Reputation: 89
I have two dataframes. What I want to do exactly is:
If the column Name is "P" then I have to select the column called FinalValue of the DF2 where the column id_1 match the column Id_name of the DF2, otherwise I have to fill it with nulls.
For example, I have the following DataFrames (DF1 and DF2):
+--------+-------+-------+
|Name | value | id_1 |
+- ------+-------+-------+
|P |5 | being |
|X |1 | dose |
|Z |1 | yex |
df2
+--------+------------+
|Id_name | FinalValue |
+- ------+------------+
|ash | h32 |
|being | c11 |
|dose | g21 |
In this case the output should be:
+--------+-------+-------------+
|Name | value | FinalValue |
+- ------+-------+-------------+
|P |5 | c11 |
|X |1 | null |
|Z |1 | null |
What I am trying is the following:
var df3 = df1.withColumn("FinalValue", when($"Name" === "P", df2.select(...)))

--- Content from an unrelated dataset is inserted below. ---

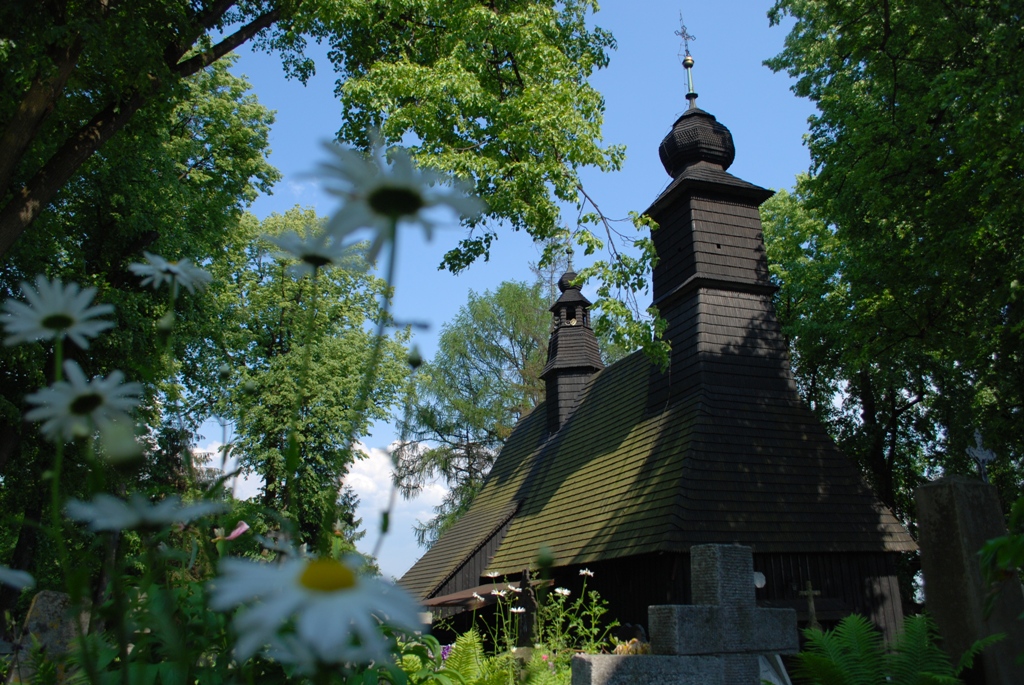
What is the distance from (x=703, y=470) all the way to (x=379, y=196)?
12.6 m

But as you can see, I don't know how to continue because if I select a column of the DF2 I can't select another of the DF1. How can I do this?
Maybe my explanation is not good enough, if you need more information or explanation, just tell me it. Thanks in advance.
Upvotes: 0
Views: 756
Reputation: 42352
You can do a left join, then mask the final value using when
:
val df3 = df1.join(
df2,
df1("id_1") === df2("Id_name"),
"left"
).select(
df1.columns.dropRight(1).map(col) :+
when($"Name" === "P", $"FinalValue").as("FinalValue")
: _*
)
df3.show
+----+-----+----------+
|Name|value|FinalValue|
+----+-----+----------+
| P| 5| c11|
| X| 1| null|
| Z| 1| null|
+----+-----+----------+
Upvotes: 1